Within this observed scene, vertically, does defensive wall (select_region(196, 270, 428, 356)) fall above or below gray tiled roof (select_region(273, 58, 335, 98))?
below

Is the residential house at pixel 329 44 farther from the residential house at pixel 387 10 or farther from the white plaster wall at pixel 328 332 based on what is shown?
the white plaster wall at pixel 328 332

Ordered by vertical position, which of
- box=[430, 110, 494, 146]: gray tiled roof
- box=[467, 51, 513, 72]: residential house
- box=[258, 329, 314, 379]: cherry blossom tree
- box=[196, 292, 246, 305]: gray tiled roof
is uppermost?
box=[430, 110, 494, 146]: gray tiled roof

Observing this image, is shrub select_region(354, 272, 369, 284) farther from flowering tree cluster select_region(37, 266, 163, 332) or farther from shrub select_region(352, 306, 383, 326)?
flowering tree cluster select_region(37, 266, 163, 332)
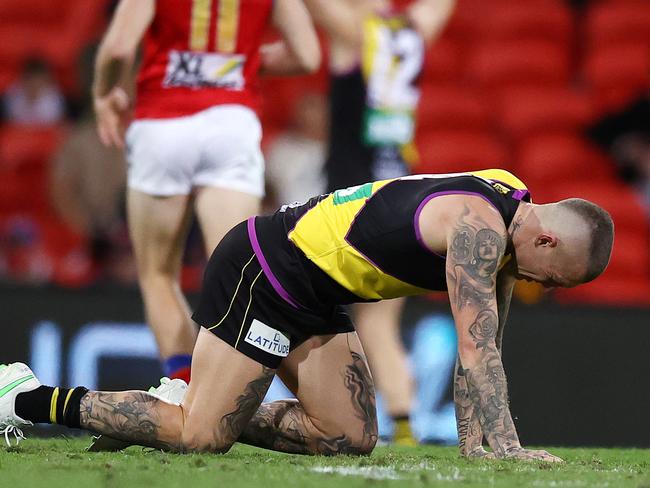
= = = = = = =
▶ **Problem statement**
Rewrite all the entries above, swapping every "residential house" for "dwelling" and changing nothing else. Omit the pictures.

▶ **Solution to the exercise**
Within this observed scene, vertically, does defensive wall (select_region(196, 270, 428, 356)) fall above or below gray tiled roof (select_region(273, 58, 335, 98))?
below

Is the dwelling at pixel 329 44 farther from the dwelling at pixel 387 10 or farther from the white plaster wall at pixel 328 332 based on what is shown?
the white plaster wall at pixel 328 332

Ordered by vertical position, which of
- box=[430, 110, 494, 146]: gray tiled roof
- box=[467, 51, 513, 72]: dwelling
- box=[258, 329, 314, 379]: cherry blossom tree
- box=[196, 292, 246, 305]: gray tiled roof
is uppermost?
box=[430, 110, 494, 146]: gray tiled roof

Observing this image, is shrub select_region(354, 272, 369, 284) farther from flowering tree cluster select_region(37, 266, 163, 332) or farther from shrub select_region(352, 306, 383, 326)?
flowering tree cluster select_region(37, 266, 163, 332)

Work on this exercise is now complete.